New York - Few crimes deserve greater sanction than child sex offense. Such crimes betray all reasonable standards of moral conduct and they are (deservedly) punished harshly.

Yet in society's understandable rush to punish these criminals, the Constitution is being violated.

Residency restrictions, unconstitutional laws that bar sex offenders from living in a specified area, are on the rise. But why break the highest law for the lowest crime?

When government betrays the Constitution, no matter the reason, we jeopardize everyone's freedom.

Twenty-two states have prohibited sex offenders from living within a minimum distance of family facilities, such as schools and day-care centers. The distance ranges from 500 feet to five times that. And further restrictions are on the way.

In California, state legislation already bans a child sex offender from living within a quarter mile of a school. And a number of jurisdictions are contemplating banning residence by sex offenders altogether.

In larger cities and rural areas, such restrictions may not be overly burdensome. But in small towns, they can make residence for an ex-offender impossible.
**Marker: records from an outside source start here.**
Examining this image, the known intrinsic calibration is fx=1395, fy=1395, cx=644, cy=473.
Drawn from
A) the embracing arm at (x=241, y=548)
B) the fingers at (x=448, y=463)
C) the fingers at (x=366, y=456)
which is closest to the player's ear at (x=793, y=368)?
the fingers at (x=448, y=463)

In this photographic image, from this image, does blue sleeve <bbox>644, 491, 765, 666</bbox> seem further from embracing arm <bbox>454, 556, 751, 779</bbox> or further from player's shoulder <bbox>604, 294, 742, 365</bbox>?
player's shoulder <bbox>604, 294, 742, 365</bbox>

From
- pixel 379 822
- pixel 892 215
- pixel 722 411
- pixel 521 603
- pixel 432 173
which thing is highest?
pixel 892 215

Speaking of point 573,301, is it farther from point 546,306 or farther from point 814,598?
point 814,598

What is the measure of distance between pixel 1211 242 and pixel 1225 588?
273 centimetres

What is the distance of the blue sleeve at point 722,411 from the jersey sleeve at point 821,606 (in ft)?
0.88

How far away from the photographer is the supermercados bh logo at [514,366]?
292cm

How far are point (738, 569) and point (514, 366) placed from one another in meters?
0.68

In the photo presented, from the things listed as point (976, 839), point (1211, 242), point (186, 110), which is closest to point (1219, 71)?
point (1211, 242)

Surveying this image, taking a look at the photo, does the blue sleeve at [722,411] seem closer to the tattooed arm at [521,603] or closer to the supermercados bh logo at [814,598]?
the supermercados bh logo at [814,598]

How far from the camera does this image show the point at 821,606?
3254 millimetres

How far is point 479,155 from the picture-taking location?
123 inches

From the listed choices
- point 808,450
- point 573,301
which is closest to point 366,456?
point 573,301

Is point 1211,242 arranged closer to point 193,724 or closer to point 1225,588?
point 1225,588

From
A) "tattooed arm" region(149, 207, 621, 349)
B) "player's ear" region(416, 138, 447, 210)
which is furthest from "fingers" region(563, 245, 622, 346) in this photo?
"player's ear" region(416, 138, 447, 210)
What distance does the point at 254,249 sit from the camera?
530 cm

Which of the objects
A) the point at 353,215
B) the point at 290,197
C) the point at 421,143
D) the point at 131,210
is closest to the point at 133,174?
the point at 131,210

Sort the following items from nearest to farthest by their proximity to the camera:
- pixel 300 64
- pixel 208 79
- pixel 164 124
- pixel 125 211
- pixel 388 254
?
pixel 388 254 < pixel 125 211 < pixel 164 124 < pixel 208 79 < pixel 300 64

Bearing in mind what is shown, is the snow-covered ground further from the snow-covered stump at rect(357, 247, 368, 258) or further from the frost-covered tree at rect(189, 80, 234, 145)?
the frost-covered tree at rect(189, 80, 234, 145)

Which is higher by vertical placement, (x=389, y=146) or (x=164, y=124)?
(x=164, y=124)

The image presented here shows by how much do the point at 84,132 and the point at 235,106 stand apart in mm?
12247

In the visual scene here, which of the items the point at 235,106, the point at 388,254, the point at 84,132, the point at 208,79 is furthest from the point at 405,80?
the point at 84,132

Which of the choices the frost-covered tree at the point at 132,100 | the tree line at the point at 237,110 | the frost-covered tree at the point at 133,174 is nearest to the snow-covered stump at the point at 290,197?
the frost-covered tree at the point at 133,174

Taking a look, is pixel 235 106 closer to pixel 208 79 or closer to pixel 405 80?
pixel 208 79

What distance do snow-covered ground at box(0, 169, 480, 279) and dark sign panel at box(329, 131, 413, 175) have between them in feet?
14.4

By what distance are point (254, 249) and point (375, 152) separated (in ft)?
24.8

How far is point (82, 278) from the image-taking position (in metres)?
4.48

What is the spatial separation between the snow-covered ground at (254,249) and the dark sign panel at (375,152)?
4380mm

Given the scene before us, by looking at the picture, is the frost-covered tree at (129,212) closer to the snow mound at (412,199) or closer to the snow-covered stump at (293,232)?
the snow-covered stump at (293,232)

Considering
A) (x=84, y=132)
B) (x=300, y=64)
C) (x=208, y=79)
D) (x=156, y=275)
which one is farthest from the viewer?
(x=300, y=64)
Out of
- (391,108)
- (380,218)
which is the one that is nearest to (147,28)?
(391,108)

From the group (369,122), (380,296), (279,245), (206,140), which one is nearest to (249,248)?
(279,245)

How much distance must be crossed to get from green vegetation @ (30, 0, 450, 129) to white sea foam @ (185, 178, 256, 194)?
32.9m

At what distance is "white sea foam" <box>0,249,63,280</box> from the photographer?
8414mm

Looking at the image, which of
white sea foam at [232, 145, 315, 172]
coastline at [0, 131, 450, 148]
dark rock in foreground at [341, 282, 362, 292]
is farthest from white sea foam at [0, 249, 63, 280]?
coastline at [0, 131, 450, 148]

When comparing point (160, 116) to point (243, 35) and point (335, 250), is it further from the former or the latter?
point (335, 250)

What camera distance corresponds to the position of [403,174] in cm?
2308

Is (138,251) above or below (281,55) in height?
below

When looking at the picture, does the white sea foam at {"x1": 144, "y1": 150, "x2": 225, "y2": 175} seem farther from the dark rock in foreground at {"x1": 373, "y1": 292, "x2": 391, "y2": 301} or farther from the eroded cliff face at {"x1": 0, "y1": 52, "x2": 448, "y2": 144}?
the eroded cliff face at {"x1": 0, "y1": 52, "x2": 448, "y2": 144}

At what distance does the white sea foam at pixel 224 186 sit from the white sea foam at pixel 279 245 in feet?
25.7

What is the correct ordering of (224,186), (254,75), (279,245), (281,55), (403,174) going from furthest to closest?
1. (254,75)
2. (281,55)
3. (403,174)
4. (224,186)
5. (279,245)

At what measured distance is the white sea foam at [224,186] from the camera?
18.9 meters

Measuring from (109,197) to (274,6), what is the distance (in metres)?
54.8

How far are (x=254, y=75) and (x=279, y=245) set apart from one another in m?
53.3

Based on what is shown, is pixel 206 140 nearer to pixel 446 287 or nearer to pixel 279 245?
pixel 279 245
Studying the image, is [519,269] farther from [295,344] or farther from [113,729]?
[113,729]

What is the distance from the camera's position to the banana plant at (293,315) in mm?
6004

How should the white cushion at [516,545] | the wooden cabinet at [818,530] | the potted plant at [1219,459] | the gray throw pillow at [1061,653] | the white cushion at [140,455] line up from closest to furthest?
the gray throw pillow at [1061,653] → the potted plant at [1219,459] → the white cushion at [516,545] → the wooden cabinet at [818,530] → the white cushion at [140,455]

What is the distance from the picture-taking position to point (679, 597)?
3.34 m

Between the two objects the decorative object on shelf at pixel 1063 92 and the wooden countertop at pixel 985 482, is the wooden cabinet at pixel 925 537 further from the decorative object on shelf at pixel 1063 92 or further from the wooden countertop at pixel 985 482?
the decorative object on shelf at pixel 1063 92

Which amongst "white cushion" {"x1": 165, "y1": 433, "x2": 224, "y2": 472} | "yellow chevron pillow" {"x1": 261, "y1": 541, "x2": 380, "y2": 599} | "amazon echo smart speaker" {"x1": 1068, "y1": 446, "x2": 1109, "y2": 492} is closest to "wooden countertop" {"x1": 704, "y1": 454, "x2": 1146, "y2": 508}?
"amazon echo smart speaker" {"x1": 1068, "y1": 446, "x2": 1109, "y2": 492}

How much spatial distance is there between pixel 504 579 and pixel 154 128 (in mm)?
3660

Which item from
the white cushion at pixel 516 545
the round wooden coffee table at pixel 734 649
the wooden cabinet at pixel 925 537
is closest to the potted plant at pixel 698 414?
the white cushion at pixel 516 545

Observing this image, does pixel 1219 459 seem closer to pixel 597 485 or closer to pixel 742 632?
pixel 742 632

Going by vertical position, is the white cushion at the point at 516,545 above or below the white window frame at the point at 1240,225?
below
The more crucial problem, though, is that residency restrictions clearly violate the constitutional limits on statutory law. Article I, Section 9 of the United States Constitution reads in part: "No bill, or attainder, or ex post facto law shall be passed." The Latin phrase "ex post facto" literally translates as "from after the fact." The Founding Fathers wisely realized that law must not be retroactive.

A free citizenry must know what the law permits and what it forbids; arbitrary punishment is unacceptable. If ex post facto legislation were permitted, no citizen would know if his present actions might be later ruled illegal. We owe our liberty a stronger safeguard than the whims of popular conscience.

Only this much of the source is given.